Once we'd said our goodbyes, the centipede appeared to lose interest in us entirely. When we last saw it, it was making a fuss over Rock the ewe, who chewed placidly while the centipede's fangs neatly plucked burrs and twigs from her bright plaid fleece.

---

* The pumpkin - which he dubbed the Firecrack-O-Lantern - won Floo a commission from the Fiogajas, the notoriously pyromaniac royal family of Specklemax, to grow as many as he possibly could each year. The pumpkins became the centerpiece of an annual dinner party held by the Fiogajas, during which servants launched pumpkins off of the manor roof with a homemade ballista and guests competed to detonate the fruits with flaming arrows before they hit the ground. Floo's neighbors were surprisingly pleased with this turn of events, reasoning that as long as the Fiogajas were blowing up fruit on their own land, they were less likely to wander into town and attempt to create a waterspout by dropping dynamite down the town well.

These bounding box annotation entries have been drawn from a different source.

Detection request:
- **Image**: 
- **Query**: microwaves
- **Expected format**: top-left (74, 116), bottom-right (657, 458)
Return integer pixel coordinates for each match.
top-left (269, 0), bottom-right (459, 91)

Sadly, the Fiogaja family manor no longer exists. When the family finally exhausted the town's patience, leading to their deposition and exile from Specklemax, the head of the family at the time - Baron Zamran Arketily Spork Fiogaja - ignited the manor's entire cellar full of firecrack-o-lanterns before leaving town. Residents at the time attributed the Baron's act to a fit of pique at his family's expulsion from town, but in his later years - which were evidently happy ones, despite his exile and lack of eyebrows - he admitted that he had "just wanted to see how large a bang it would make."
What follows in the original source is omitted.